Aim of the task: Print the line that has "New Zealand, site" in it, then every remaining line of the data, exactly and without anything extra.

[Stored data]

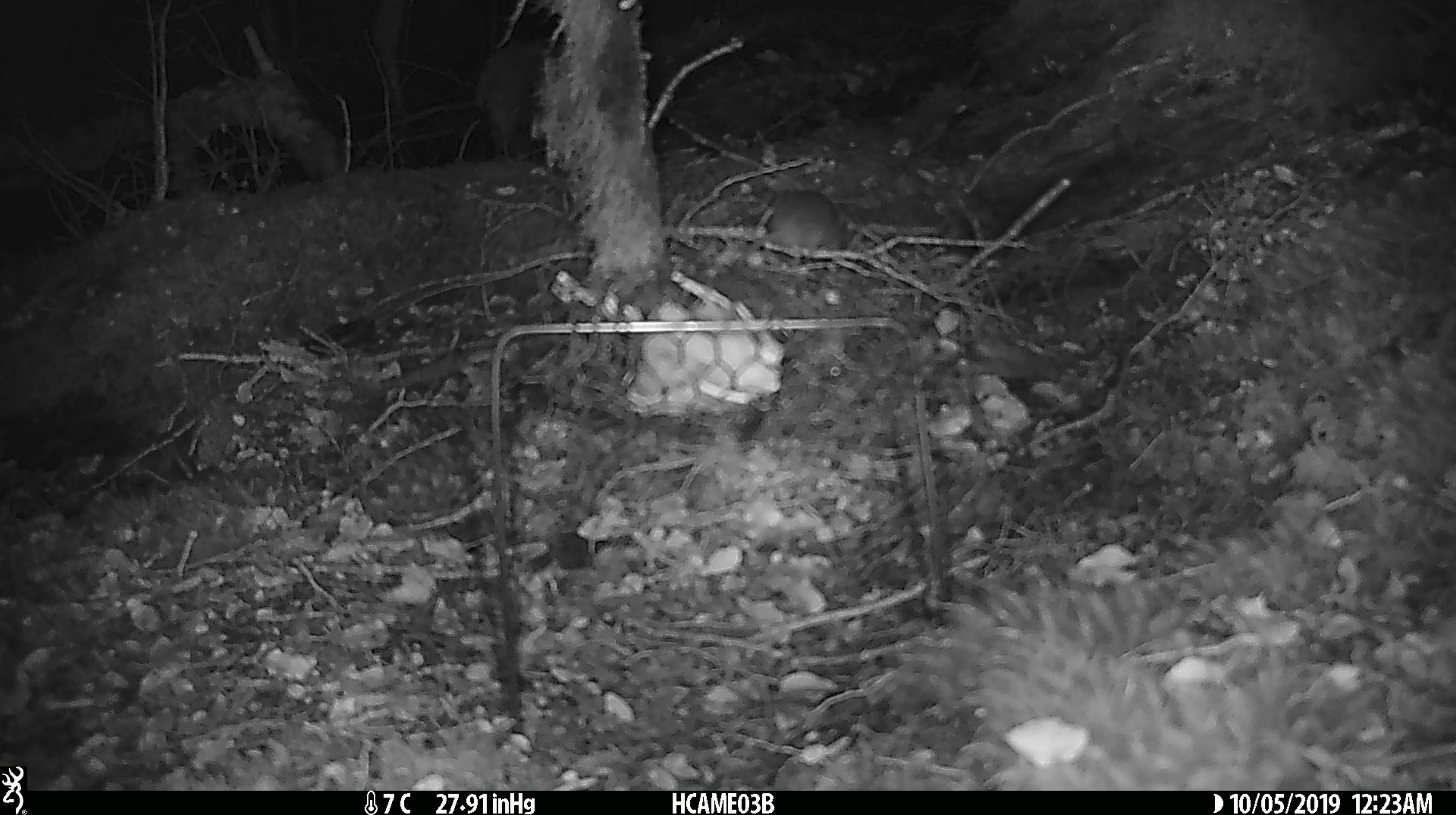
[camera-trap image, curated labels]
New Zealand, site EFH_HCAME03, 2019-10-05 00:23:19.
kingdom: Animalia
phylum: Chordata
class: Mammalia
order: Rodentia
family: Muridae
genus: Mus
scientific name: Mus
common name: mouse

Solution for this task:
New Zealand, site EFH_HCAME03, 2019-10-05 00:23:19.
kingdom: Animalia
phylum: Chordata
class: Mammalia
order: Rodentia
family: Muridae
genus: Mus
scientific name: Mus
common name: mouse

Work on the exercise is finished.